▶ _TEXT SEGMENT_
Historical Films

Primary Author: Kristine Copeland
The primary author is the individual who drafted the first version of this section; a section that could have been modified since it was originally published.

Historical films are the culmination of the art of storytelling; edifying us, inspiring us, and shaping our sense of ourselves. The definition of a historical film has both a narrow and broad meaning as even films not intended to offer a definitive history, nevertheless capture a time and place.

Historical films encompass those films which are created to re-visit long ago events and those films which cover events in relatively contemporary times—recent events. Historical films may include aspects of the historical record, but the narrative may also be enhanced with fictional detail in order to provide context. In addition, historical films are distinct from documentaries. Entertainment and emotional engagement, in balance with factual accuracy, are also the objectives of the historical filmmaker.

History is defined as simply being a record of past or current events. Yet, what we choose to include in our telling, especially in a cinematic format, is always influenced by the subjectivity of our human perspectives. The Greek historian Thucydides, author of History of the Peloponesian War declared an obligation to strive toward a telling of the facts, in order to pass on truth that would benefit future generations. Thucydides is credited with developing a science of history; he insisted on high standards of evidence-gathering and analysis in his historical research. Unusual for his time, he pointedly made no reference to the influence of the gods in his recordings of history. He was among the first to realize that history was explained from more than one vantage point and he sought to include the voices of eye-witnesses to events in his writing.

Filmmaking began in the 1890s with the invention of the moving picture camera and grew at a furious pace with the incorporation of the first film production companies and theater venues. The earliest films were just seconds long and without sound; they were just glimpses of life, yet today we can view them as mini-histories for what they show us. We can now see how people styled their dress and hair, for instance, as well as what the filmmaking artists of over one hundred years ago considered to be content important enough to preserve on film. By the 1920s, approximately 800 films were being produced each year.

Historical films have been made of the events of virtually every time period and by utilizing virtually every genre from Westerns to film noire (e.g. The Black Dahlia (2006). Today, we can view films which purport to tell us of the lives and histories of the ancient Greeks and Romans, European history, American history — and so on. Some films such as Custer's Last Stand (1936) today appear comically devoid of any actual historically verified facts. The film All the President's Men (1976), about the events leading to the resignation of President Richard Nixon told from the perspective of the principles, the reporters Woodward and Bernstein, actually was vetted by lawyers for the facts. The film narrative, therefore, achieved an unusually high level of historical accuracy.

▶ _DIRECTIVE 1_
Print the passage of the historical films text between "Primary Author: Kristine" and "time and place.", inclusive.

▶ _Dataset excerpt_
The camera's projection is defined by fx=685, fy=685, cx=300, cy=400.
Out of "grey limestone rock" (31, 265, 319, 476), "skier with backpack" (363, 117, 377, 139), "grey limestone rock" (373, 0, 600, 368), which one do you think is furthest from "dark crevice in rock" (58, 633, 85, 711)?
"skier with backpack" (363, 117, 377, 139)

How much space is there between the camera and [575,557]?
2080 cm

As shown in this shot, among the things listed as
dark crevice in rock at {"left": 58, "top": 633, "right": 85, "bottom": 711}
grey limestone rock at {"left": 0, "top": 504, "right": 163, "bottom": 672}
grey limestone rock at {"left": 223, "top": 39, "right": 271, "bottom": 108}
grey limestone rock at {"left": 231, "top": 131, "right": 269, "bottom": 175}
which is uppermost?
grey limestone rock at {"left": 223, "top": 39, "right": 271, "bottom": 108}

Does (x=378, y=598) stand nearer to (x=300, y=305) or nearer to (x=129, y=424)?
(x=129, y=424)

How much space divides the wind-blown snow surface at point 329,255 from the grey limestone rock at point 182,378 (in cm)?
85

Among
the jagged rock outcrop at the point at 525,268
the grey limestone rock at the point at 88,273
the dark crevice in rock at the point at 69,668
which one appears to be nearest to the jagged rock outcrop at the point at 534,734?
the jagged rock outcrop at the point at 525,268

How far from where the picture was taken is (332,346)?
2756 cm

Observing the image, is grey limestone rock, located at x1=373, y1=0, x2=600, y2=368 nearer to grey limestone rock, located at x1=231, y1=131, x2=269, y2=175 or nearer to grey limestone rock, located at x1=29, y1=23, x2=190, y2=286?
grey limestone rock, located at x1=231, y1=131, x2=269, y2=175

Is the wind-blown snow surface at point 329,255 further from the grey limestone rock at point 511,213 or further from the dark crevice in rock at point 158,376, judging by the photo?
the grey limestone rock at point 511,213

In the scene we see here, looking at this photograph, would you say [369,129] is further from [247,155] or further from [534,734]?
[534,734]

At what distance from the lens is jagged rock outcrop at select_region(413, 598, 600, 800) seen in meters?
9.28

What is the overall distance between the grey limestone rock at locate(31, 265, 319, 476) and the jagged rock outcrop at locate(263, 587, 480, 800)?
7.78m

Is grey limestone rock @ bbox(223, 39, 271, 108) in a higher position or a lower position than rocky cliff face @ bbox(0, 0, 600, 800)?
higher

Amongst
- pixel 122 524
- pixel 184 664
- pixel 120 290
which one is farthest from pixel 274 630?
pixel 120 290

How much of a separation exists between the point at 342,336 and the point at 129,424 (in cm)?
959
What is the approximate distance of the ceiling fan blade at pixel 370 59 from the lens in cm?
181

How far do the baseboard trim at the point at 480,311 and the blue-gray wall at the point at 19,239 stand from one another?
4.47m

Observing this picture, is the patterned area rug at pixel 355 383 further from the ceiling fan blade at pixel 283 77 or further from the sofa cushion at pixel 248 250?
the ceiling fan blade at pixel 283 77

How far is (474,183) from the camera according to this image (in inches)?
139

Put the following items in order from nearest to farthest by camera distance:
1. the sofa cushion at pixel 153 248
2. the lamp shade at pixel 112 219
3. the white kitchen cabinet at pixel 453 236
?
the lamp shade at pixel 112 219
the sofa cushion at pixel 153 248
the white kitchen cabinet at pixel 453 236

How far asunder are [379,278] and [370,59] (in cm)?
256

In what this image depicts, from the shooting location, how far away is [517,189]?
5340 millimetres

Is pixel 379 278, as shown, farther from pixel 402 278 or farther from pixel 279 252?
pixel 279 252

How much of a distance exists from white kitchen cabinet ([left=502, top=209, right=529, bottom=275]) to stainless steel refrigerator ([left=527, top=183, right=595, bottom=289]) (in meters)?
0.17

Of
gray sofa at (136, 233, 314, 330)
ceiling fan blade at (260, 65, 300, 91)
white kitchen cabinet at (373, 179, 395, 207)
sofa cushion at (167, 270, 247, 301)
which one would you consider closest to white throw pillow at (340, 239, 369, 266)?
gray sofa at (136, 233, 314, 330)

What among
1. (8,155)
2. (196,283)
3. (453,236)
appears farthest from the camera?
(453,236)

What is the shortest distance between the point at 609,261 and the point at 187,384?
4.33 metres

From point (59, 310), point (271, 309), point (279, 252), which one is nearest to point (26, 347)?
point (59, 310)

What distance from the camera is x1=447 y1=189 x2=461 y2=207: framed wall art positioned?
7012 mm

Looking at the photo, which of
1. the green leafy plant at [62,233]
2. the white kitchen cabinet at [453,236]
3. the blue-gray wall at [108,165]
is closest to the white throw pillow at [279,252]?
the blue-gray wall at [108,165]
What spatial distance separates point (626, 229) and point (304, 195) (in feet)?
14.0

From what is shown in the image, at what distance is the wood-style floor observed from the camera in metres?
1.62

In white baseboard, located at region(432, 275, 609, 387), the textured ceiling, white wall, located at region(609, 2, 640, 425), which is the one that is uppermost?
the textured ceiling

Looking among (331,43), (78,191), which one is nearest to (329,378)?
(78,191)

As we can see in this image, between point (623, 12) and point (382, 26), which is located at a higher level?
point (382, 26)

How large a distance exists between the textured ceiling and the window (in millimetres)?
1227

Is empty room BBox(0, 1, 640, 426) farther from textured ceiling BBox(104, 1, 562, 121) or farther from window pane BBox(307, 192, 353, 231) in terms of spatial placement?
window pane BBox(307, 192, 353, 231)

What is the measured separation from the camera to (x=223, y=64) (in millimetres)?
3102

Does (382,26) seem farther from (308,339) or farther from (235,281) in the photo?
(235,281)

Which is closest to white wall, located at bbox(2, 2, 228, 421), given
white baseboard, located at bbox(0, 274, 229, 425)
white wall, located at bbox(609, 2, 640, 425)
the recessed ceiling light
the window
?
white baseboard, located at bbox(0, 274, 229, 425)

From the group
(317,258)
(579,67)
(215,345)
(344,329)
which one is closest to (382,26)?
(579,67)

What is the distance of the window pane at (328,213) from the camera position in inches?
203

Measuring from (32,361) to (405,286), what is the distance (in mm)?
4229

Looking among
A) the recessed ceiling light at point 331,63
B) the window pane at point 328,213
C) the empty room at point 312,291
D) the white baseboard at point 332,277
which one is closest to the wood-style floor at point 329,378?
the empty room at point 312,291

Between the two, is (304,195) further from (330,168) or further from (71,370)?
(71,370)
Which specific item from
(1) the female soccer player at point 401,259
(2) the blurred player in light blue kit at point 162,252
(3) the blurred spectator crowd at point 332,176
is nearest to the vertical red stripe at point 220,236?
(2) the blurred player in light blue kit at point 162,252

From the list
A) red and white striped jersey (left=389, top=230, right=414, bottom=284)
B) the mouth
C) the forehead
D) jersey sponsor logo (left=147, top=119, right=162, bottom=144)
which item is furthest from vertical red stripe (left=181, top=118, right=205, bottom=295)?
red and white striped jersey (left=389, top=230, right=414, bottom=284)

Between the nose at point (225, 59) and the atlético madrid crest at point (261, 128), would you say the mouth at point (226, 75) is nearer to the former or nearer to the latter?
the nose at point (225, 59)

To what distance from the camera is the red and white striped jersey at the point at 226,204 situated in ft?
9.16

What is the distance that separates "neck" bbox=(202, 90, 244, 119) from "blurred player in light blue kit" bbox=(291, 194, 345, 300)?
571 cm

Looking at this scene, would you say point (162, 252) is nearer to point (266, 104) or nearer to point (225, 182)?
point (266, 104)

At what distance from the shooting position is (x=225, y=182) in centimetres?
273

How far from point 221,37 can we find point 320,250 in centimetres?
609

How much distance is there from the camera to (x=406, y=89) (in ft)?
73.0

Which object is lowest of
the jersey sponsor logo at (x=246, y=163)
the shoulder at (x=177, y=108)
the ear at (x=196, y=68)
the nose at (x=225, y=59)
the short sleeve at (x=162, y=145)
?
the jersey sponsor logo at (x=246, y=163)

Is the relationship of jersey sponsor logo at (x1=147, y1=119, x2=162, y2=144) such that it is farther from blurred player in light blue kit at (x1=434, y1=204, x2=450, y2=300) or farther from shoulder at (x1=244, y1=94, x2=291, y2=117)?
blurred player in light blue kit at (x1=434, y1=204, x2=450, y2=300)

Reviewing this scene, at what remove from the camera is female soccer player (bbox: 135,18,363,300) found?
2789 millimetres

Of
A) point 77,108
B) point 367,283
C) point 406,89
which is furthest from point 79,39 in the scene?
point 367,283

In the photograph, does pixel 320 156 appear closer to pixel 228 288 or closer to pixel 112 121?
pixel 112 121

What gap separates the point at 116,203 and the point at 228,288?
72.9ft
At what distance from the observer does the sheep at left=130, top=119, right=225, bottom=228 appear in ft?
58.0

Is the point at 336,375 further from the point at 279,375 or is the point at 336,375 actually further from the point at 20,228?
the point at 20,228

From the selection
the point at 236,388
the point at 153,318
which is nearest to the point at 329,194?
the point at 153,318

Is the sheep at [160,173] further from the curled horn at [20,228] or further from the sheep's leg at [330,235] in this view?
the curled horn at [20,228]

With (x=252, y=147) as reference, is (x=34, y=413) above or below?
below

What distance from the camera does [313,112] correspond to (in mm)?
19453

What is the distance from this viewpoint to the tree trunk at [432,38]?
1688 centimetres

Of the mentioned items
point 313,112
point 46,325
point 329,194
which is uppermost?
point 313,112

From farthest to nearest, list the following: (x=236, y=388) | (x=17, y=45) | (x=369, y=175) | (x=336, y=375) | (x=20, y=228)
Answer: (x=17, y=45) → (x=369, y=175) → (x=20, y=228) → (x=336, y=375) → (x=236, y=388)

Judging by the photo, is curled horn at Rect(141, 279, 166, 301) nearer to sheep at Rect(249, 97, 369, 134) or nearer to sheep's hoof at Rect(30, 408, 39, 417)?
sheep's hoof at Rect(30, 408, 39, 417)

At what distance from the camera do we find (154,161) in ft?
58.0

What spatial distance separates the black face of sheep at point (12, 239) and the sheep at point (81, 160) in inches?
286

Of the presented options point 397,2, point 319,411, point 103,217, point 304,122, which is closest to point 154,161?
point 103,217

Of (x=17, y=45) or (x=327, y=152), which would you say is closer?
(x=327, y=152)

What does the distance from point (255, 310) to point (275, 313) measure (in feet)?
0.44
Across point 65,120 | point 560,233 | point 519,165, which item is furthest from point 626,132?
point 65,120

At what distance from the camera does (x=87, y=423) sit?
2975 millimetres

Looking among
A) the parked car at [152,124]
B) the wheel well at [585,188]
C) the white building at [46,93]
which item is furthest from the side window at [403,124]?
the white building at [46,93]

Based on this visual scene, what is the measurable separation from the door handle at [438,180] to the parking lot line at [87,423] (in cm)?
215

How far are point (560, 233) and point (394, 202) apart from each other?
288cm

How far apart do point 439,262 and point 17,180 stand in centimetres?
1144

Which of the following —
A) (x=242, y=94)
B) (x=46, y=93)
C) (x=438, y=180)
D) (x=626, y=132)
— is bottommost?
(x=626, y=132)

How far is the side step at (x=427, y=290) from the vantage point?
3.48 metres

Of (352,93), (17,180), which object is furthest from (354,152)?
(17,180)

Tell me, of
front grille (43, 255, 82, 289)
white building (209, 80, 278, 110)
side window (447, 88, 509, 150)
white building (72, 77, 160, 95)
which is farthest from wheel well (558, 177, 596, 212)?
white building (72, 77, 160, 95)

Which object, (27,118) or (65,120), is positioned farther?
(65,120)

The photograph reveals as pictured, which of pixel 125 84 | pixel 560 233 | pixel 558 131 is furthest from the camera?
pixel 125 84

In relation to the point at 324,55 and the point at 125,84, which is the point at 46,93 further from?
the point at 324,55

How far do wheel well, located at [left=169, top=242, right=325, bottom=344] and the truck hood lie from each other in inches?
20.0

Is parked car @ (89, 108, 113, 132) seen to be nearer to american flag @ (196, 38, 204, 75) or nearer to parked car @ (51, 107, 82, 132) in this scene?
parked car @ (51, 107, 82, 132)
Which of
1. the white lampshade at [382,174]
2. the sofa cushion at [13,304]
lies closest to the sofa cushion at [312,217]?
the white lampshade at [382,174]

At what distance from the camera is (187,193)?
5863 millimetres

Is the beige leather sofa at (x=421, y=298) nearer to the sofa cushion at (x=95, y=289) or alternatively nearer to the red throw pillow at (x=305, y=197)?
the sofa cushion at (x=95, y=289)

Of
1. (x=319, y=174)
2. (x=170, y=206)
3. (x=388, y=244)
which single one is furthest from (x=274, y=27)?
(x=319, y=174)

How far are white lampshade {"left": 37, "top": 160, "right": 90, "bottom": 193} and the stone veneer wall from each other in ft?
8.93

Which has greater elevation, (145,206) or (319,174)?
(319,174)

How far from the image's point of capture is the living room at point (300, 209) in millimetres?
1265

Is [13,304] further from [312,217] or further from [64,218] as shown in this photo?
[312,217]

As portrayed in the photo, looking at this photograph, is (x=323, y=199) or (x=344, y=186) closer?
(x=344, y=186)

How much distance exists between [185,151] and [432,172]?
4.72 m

▶ _DIRECTIVE 2_
From the records, output the lines between the line holding "At what distance from the camera does" and the line holding "5863 millimetres", inclusive, with no changes and nothing more.

▶ _RIGHT ANSWER 1_
Primary Author: Kristine Copeland
The primary author is the individual who drafted the first version of this section; a section that could have been modified since it was originally published.

Historical films are the culmination of the art of storytelling; edifying us, inspiring us, and shaping our sense of ourselves. The definition of a historical film has both a narrow and broad meaning as even films not intended to offer a definitive history, nevertheless capture a time and place.

▶ _RIGHT ANSWER 2_
At what distance from the camera does (x=87, y=423) sit?
2975 millimetres

Looking among
A) the parked car at [152,124]
B) the wheel well at [585,188]
C) the white building at [46,93]
which item is furthest from the side window at [403,124]?
the white building at [46,93]

Based on this visual scene, what is the measurable separation from the door handle at [438,180] to the parking lot line at [87,423] (in cm)?
215

How far are point (560, 233) and point (394, 202) apart from each other?
288cm

How far apart do point 439,262 and point 17,180 stand in centimetres?
1144

Which of the following —
A) (x=242, y=94)
B) (x=46, y=93)
C) (x=438, y=180)
D) (x=626, y=132)
— is bottommost?
(x=626, y=132)

How far is the side step at (x=427, y=290) from the vantage point?
3.48 metres

Of (352,93), (17,180), which object is furthest from (354,152)?
(17,180)

Tell me, of
front grille (43, 255, 82, 289)
white building (209, 80, 278, 110)
side window (447, 88, 509, 150)
white building (72, 77, 160, 95)
which is farthest from wheel well (558, 177, 596, 212)?
white building (72, 77, 160, 95)

Which object, (27,118) or (65,120), is positioned farther?
(65,120)

The photograph reveals as pictured, which of pixel 125 84 | pixel 560 233 | pixel 558 131 is furthest from the camera?
pixel 125 84

In relation to the point at 324,55 and the point at 125,84, which is the point at 46,93 further from?
the point at 324,55

How far do wheel well, located at [left=169, top=242, right=325, bottom=344] and the truck hood lie from each other in inches?
20.0

Is parked car @ (89, 108, 113, 132) seen to be nearer to american flag @ (196, 38, 204, 75) or nearer to parked car @ (51, 107, 82, 132) in this scene?
parked car @ (51, 107, 82, 132)
Which of
1. the white lampshade at [382,174]
2. the sofa cushion at [13,304]
lies closest to the sofa cushion at [312,217]?
the white lampshade at [382,174]

At what distance from the camera is (187,193)?
5863 millimetres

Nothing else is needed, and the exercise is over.